Devoir du courtier et du dirigeant d’agence de collaborer avec l’OACIQ

Suivant l’article 105 du Règlement sur les conditions d’exercice d’une opération de courtage, sur la déontologie des courtiers et sur la publicité (ci-après le « Règlement sur les conditions »), le courtier et le dirigeant d’agence doivent collaborer avec l’OACIQ à l’occasion des opérations suivantes :

  • Une inspection;
  • Une enquête tenue par le syndic ou un syndic adjoint;Une démarche de collecte d’informations par le service d’assistance;
  • Une démarche de collecte d’informations par le comité d’indemnisation;
  • Une procédure de médiation, d’arbitrage ou de conciliation menée par l’OACIQ.

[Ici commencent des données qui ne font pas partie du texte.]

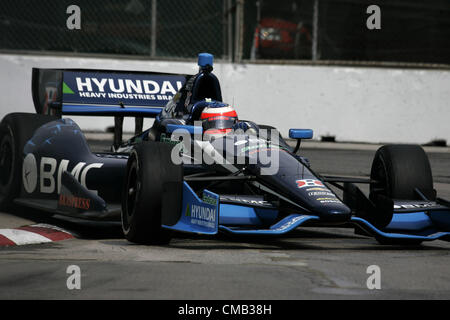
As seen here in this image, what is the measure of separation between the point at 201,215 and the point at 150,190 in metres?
0.41

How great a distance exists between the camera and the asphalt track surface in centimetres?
431

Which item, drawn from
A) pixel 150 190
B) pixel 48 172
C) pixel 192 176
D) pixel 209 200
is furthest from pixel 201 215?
pixel 48 172

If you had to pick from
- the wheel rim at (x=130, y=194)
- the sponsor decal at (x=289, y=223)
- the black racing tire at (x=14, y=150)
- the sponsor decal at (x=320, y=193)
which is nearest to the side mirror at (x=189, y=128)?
the wheel rim at (x=130, y=194)

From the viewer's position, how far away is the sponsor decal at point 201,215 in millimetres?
5773

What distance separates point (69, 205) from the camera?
7094 mm

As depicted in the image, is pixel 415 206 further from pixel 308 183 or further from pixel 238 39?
pixel 238 39

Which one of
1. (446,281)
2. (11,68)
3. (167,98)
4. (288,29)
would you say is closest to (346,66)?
(288,29)

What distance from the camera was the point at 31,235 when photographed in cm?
640

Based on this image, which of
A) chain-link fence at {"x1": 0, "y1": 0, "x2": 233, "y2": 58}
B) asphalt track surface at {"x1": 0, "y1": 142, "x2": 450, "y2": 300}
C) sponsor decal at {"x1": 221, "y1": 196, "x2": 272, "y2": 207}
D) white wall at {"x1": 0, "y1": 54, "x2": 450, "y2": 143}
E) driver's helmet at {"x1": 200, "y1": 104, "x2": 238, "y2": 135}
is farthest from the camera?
white wall at {"x1": 0, "y1": 54, "x2": 450, "y2": 143}

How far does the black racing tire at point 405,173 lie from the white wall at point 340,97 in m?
9.03

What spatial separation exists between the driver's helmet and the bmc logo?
957mm

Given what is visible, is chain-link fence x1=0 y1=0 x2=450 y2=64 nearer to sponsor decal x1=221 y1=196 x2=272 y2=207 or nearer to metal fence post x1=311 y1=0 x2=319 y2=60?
metal fence post x1=311 y1=0 x2=319 y2=60

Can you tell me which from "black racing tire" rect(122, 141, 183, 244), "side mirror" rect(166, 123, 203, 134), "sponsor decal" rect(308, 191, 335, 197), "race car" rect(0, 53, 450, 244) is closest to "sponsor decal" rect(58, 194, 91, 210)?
"race car" rect(0, 53, 450, 244)

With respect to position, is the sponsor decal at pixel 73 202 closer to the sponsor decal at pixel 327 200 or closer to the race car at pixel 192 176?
the race car at pixel 192 176
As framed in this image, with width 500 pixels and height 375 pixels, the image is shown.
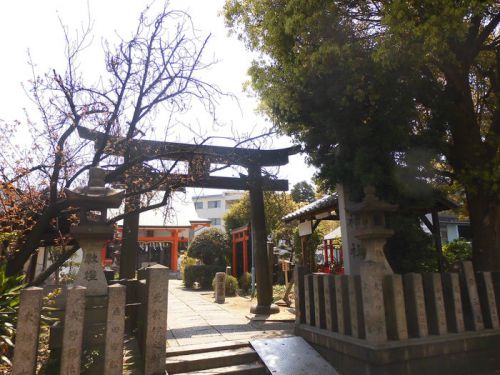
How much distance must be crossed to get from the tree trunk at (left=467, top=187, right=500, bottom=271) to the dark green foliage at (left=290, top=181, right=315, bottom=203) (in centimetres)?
3310

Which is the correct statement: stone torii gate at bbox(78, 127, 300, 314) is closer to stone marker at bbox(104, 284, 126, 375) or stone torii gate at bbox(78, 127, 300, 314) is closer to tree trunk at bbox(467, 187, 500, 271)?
stone marker at bbox(104, 284, 126, 375)

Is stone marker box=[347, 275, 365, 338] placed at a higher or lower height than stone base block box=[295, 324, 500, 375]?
higher

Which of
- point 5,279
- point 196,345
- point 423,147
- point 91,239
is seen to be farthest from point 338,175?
point 5,279

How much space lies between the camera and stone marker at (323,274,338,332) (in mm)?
5406

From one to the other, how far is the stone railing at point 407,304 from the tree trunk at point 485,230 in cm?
100

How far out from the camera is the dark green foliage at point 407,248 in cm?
809

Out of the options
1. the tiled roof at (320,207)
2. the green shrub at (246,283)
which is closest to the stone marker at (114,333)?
the tiled roof at (320,207)

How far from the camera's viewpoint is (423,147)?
6.73 meters

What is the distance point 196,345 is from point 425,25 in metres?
6.25

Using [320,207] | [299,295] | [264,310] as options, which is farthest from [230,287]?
[299,295]

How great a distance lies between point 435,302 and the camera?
4.87m

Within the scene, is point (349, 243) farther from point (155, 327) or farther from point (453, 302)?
point (155, 327)

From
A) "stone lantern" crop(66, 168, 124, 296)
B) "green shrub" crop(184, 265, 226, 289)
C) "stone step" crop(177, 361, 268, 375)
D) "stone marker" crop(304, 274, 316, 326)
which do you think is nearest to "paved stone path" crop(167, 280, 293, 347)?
"stone marker" crop(304, 274, 316, 326)

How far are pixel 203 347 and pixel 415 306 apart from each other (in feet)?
10.9
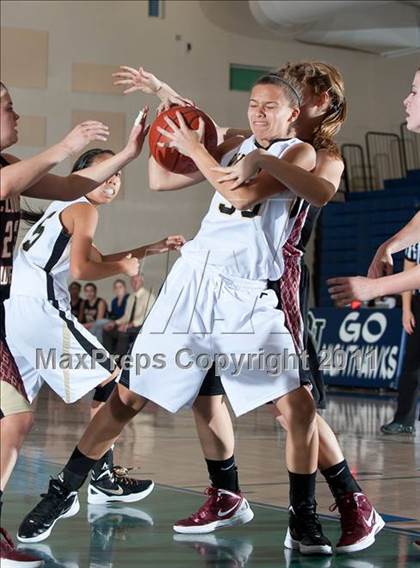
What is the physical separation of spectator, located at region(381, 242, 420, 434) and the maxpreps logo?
399 cm

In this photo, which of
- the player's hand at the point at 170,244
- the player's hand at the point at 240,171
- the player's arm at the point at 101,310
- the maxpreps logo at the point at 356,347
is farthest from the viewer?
the player's arm at the point at 101,310

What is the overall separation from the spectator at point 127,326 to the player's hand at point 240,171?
39.2ft

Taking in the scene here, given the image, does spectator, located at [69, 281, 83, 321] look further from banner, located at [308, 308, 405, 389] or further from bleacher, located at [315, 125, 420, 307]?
banner, located at [308, 308, 405, 389]

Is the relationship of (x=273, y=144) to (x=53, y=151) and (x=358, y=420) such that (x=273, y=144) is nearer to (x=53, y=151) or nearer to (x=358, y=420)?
(x=53, y=151)

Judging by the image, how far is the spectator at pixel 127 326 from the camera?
1627 centimetres

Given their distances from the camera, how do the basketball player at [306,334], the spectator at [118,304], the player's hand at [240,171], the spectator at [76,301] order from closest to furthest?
the player's hand at [240,171], the basketball player at [306,334], the spectator at [118,304], the spectator at [76,301]

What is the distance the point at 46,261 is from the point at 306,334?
4.98ft

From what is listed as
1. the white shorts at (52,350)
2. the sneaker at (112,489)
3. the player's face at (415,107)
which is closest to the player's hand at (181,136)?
the player's face at (415,107)

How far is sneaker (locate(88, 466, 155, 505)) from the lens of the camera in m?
5.43

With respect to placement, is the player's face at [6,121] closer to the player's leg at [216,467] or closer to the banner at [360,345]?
the player's leg at [216,467]

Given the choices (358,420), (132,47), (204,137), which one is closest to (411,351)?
(358,420)

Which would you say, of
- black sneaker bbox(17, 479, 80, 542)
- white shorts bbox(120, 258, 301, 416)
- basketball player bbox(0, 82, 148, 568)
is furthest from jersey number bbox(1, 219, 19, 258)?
black sneaker bbox(17, 479, 80, 542)

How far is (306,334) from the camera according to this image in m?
4.63

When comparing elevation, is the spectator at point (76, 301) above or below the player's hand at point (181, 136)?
below
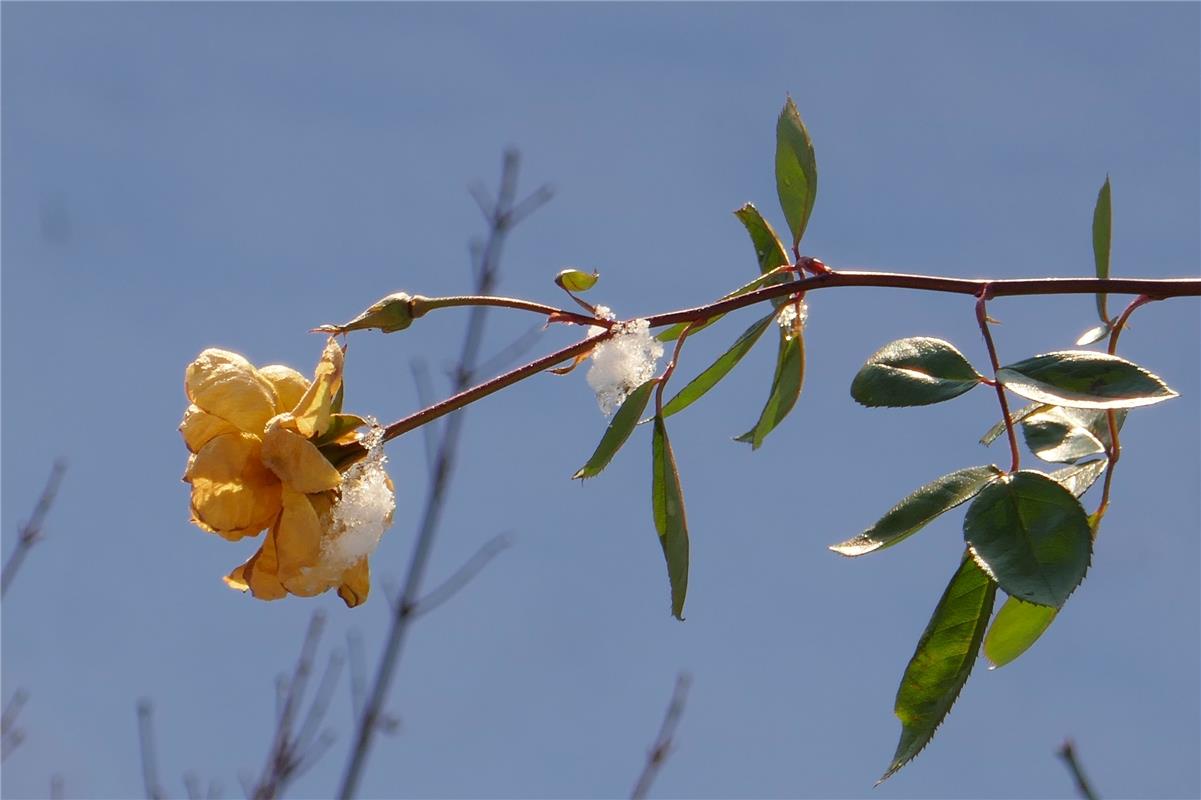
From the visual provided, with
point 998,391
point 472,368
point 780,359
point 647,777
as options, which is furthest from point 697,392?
point 472,368

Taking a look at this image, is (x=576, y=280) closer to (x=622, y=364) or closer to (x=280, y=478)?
(x=622, y=364)

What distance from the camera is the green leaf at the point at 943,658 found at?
92 cm

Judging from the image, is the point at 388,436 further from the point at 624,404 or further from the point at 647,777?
the point at 647,777

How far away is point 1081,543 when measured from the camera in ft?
2.86

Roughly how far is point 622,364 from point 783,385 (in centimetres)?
23

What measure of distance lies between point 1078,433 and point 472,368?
104 inches

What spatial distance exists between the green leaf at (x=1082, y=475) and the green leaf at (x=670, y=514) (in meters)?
0.38

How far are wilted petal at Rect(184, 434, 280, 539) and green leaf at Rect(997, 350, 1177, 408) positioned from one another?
520 mm

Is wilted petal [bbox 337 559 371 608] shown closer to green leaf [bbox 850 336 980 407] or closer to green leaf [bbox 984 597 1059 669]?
green leaf [bbox 850 336 980 407]

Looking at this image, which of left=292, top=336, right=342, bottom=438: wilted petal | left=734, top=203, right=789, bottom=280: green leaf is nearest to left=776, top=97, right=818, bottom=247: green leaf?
left=734, top=203, right=789, bottom=280: green leaf

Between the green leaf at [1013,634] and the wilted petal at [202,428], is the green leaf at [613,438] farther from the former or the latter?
the green leaf at [1013,634]

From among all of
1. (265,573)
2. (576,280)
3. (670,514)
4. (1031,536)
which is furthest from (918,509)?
(265,573)

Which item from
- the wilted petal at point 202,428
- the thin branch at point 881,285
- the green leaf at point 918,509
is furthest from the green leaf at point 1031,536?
the wilted petal at point 202,428

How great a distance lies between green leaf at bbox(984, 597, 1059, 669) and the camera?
110cm
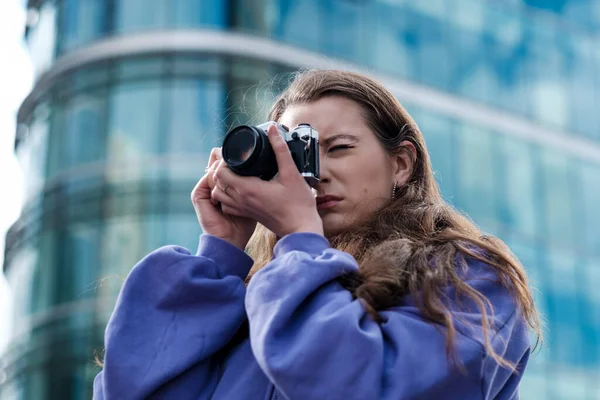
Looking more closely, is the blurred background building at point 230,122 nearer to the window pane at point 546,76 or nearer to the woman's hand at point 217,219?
the window pane at point 546,76

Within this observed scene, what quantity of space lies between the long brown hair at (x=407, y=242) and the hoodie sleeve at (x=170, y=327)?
263mm

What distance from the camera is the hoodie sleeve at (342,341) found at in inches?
68.8

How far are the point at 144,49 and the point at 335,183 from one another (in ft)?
41.1

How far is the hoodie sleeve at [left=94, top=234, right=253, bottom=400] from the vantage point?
1918 millimetres

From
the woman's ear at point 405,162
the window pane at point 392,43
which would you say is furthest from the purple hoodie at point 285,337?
the window pane at point 392,43

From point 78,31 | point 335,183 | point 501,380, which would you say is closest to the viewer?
point 501,380

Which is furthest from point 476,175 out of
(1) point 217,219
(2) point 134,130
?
(1) point 217,219

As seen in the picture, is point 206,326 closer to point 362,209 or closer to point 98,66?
point 362,209

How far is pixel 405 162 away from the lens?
8.00 ft

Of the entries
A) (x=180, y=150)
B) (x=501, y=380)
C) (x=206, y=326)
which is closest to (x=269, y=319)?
(x=206, y=326)

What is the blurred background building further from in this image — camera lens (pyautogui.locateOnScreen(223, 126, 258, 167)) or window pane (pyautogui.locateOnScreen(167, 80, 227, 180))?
camera lens (pyautogui.locateOnScreen(223, 126, 258, 167))

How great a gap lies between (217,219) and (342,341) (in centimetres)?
56

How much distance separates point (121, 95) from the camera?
46.9 ft

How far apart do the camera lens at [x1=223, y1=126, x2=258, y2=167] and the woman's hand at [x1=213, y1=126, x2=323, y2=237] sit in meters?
0.03
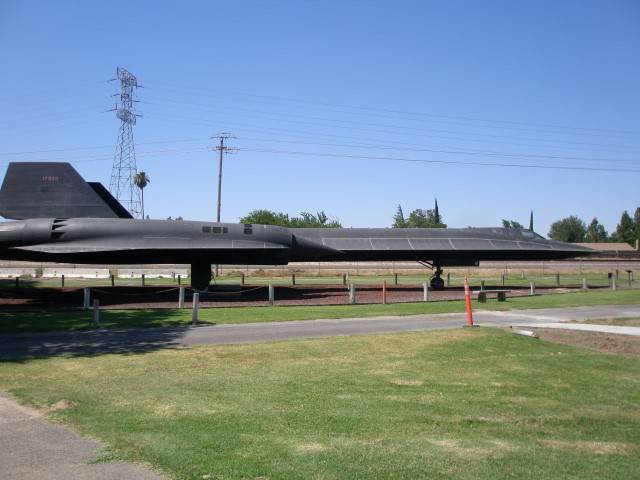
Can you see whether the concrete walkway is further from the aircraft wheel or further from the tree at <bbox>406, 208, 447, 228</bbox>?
the tree at <bbox>406, 208, 447, 228</bbox>

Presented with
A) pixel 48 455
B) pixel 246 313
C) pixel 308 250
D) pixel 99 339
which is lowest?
pixel 48 455

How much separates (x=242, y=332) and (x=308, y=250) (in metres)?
12.3

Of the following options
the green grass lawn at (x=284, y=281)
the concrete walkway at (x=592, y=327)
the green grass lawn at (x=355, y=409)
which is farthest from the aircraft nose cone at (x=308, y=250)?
the green grass lawn at (x=355, y=409)

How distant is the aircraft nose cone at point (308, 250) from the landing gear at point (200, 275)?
4076 mm

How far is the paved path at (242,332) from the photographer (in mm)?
11758

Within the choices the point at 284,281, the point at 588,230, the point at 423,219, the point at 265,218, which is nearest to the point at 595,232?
the point at 588,230

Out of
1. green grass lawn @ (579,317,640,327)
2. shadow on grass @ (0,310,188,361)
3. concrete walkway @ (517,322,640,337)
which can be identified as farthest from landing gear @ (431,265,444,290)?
shadow on grass @ (0,310,188,361)

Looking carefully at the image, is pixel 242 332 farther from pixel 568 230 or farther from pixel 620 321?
pixel 568 230

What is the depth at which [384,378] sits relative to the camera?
28.3ft

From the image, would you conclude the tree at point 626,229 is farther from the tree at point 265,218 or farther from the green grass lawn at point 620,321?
the green grass lawn at point 620,321

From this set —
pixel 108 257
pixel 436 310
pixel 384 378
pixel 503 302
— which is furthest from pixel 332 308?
pixel 384 378

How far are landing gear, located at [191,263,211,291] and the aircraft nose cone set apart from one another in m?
4.08

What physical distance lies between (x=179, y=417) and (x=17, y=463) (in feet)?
6.00

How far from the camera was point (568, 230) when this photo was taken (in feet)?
513
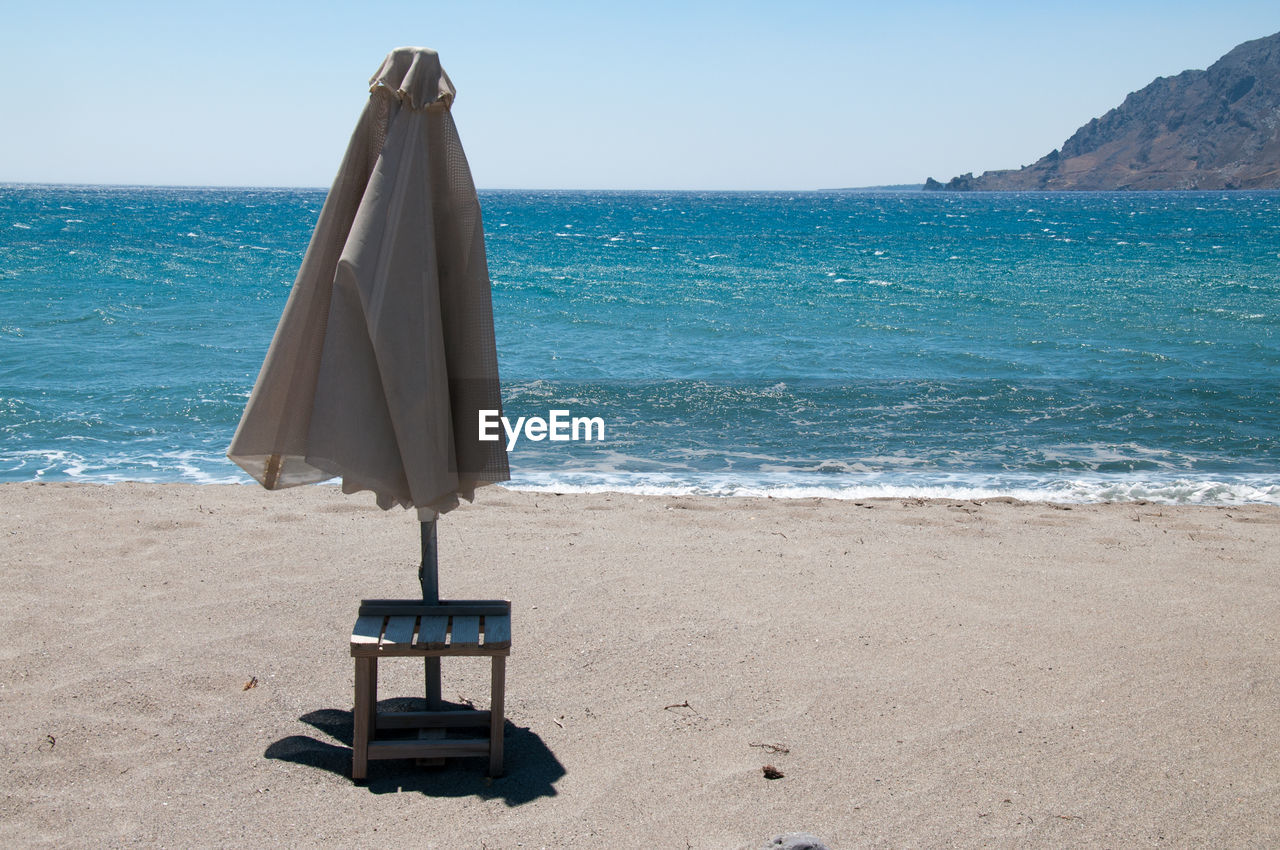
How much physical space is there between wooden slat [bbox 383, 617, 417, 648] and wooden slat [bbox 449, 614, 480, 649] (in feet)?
0.46

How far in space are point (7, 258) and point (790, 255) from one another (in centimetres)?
2812

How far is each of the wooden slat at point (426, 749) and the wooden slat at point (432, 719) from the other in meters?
0.15

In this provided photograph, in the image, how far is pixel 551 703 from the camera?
392 cm

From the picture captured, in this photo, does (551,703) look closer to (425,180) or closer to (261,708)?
(261,708)

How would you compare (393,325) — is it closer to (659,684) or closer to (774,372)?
(659,684)

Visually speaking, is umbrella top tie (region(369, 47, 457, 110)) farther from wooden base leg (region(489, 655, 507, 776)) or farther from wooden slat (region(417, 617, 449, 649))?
wooden base leg (region(489, 655, 507, 776))

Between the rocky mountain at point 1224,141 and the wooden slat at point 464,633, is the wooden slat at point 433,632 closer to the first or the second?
the wooden slat at point 464,633

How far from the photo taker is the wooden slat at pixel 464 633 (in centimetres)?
314

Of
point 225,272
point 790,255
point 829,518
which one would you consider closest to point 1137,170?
point 790,255

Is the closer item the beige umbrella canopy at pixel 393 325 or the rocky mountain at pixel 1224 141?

Suivant ce même article, cette obligation de collaboration implique notamment du courtier ou du dirigeant d’agence qu’il dévoile tous les faits dont il a connaissance, qu’il produise tous les documents pertinents et qu’il réponde dans les plus brefs délais à toute demande selon le mode imposé par la personne qui l’a faite. Dans le cas d’un courtier qui exerce ses activités pour le compte d’une société par actions, il importe de préciser que ce courtier doit également s’assurer de la collaboration de cette dernière, de ses dirigeants et de ses employés, le cas échéant.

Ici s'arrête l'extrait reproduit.